Give back every record exactly, images excluded.
--------
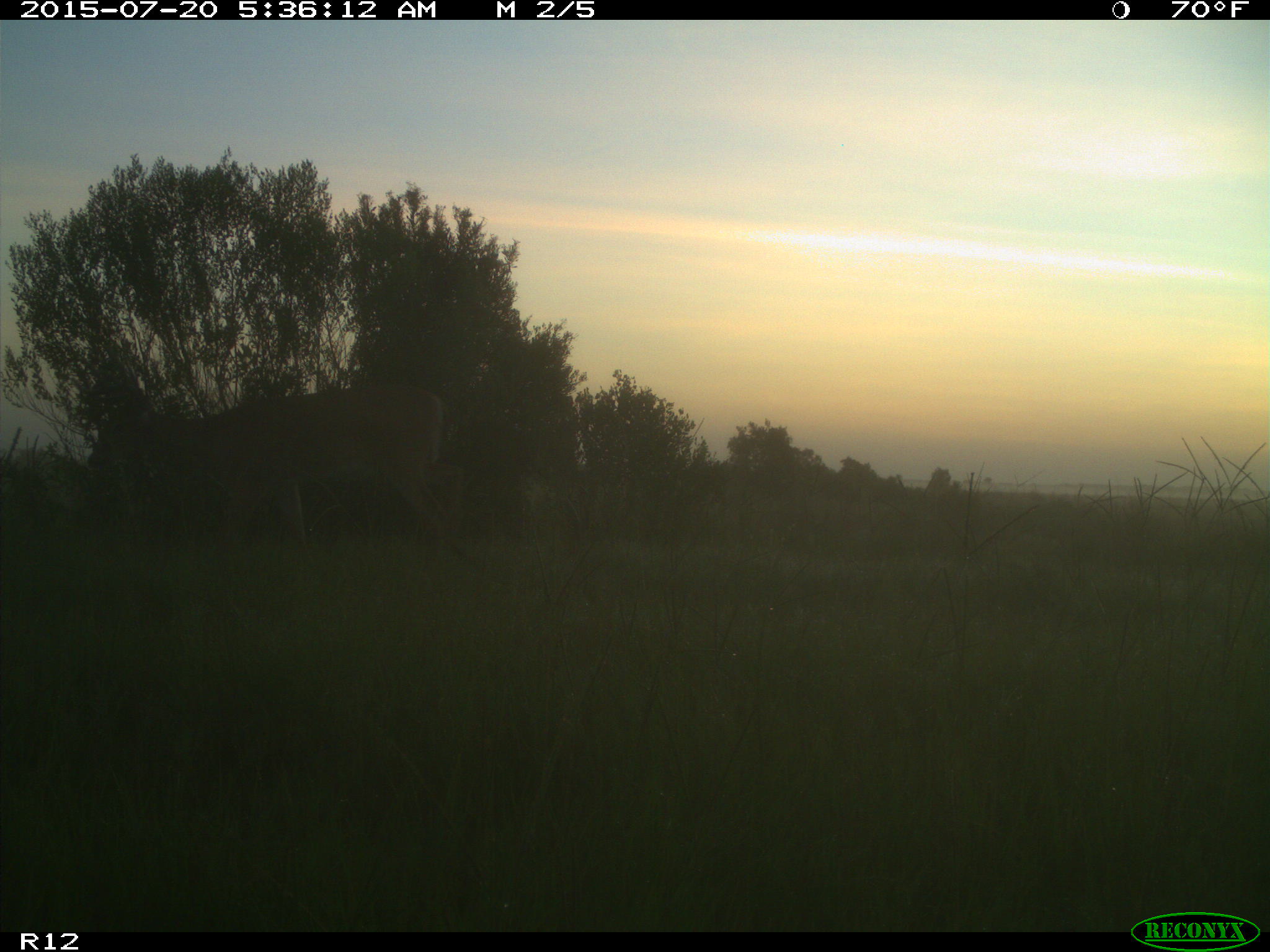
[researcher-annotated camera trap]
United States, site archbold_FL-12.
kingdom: Animalia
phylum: Chordata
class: Mammalia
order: Artiodactyla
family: Cervidae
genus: Odocoileus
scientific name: Odocoileus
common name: deer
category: unidentified deer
Unidentified deer (deer) (Odocoileus).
--------
◆ **COMPLETED TASK**
[researcher-annotated camera trap]
United States, site archbold_FL-12.
kingdom: Animalia
phylum: Chordata
class: Mammalia
order: Artiodactyla
family: Cervidae
genus: Odocoileus
scientific name: Odocoileus
common name: deer
category: unidentified deer
Unidentified deer (deer) (Odocoileus).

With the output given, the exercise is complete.